→ PROBLEM DESCRIPTION
How many of the lines below contain the string "terms"? Reply with the number only.

=====

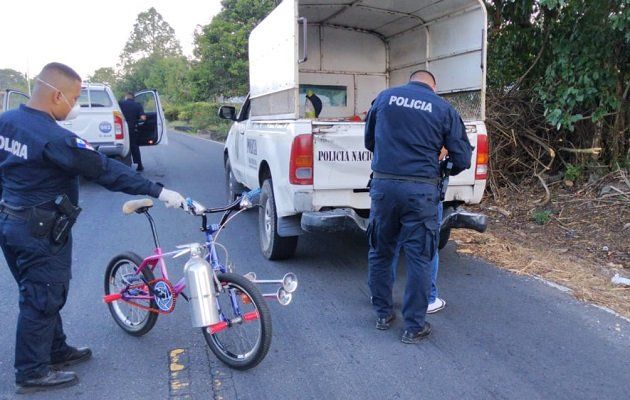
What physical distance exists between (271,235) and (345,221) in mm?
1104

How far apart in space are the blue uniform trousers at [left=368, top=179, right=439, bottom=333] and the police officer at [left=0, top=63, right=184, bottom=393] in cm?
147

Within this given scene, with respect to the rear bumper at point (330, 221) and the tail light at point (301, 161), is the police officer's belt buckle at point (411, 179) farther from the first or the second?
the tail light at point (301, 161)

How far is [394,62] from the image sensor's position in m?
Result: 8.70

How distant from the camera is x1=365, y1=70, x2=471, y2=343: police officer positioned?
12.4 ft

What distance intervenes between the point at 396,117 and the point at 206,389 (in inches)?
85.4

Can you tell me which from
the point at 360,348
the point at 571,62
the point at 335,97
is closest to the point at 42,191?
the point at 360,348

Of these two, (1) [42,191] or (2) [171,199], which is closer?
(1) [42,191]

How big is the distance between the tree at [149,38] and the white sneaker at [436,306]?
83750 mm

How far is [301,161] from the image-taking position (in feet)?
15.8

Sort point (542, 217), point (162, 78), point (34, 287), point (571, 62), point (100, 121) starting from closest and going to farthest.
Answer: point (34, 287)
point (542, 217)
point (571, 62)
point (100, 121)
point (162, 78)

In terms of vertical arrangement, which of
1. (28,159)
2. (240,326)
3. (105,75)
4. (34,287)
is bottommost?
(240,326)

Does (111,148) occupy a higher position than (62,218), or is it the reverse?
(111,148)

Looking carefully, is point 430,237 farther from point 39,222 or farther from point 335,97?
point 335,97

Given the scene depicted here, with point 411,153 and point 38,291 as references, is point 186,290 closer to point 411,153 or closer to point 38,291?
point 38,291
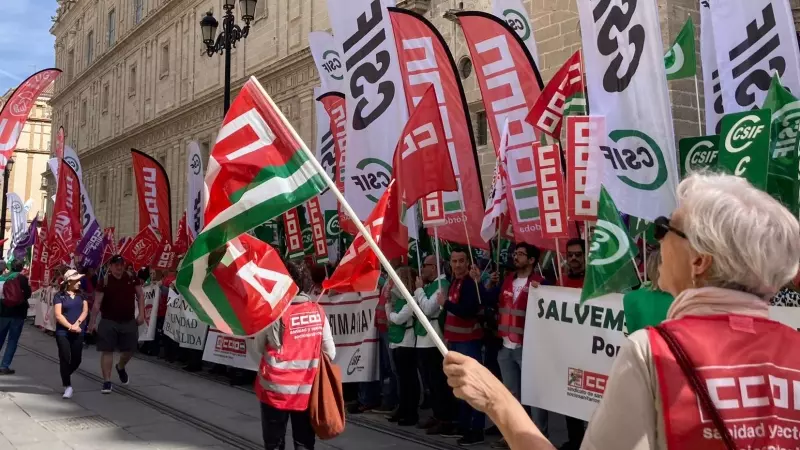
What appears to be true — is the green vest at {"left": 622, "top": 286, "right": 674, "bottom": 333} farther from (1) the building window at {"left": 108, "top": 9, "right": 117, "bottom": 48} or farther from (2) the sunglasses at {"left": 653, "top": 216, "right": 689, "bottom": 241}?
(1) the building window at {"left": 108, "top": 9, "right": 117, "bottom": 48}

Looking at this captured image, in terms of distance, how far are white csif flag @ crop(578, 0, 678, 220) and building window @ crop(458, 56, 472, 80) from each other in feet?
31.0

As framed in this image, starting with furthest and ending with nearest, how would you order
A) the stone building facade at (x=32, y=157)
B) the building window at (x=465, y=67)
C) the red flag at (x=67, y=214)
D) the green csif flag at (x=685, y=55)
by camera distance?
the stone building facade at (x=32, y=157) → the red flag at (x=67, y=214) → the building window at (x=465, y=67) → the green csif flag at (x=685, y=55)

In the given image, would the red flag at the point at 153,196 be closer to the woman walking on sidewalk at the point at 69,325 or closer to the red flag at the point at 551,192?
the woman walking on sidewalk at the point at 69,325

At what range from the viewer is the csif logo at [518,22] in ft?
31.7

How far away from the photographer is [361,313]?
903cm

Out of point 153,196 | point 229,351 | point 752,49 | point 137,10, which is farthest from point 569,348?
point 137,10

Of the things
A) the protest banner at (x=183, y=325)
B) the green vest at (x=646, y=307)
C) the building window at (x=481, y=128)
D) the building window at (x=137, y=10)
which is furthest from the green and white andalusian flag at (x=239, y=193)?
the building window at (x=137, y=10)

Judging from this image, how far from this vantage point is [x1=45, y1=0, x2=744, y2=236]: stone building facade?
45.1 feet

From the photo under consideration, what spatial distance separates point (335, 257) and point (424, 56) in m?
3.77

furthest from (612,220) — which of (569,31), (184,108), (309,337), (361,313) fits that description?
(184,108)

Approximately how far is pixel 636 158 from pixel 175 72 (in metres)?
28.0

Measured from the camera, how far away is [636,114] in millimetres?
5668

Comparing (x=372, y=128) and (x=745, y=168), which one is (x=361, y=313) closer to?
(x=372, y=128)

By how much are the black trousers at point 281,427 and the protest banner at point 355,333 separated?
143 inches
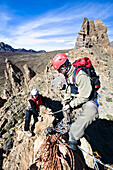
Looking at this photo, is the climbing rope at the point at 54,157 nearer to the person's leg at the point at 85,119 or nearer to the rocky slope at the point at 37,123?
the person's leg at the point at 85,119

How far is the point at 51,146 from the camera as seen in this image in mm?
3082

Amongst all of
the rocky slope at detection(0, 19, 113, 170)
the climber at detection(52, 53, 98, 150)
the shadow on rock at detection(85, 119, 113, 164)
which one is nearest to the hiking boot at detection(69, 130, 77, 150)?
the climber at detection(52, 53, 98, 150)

=====

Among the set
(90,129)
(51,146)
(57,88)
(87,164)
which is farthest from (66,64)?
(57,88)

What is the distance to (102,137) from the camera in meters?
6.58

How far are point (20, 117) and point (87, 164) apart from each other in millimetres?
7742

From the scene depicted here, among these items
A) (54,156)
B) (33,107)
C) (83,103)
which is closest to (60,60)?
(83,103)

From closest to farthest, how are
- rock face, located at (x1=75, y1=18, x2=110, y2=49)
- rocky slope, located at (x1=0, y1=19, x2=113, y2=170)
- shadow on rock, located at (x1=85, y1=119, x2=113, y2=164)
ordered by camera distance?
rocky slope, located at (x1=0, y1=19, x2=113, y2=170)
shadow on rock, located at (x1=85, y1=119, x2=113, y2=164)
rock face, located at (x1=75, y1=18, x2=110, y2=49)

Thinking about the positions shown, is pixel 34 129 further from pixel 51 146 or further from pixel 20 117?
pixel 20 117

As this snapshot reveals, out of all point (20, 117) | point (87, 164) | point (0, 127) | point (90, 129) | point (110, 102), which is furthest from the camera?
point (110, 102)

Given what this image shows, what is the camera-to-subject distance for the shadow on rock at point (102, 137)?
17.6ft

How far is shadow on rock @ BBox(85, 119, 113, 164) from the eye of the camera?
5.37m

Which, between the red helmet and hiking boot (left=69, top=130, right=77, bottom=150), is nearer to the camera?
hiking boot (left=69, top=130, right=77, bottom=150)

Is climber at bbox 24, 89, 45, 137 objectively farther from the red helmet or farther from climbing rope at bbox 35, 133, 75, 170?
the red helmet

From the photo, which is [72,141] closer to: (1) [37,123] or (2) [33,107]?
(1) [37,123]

=====

→ RESULT
2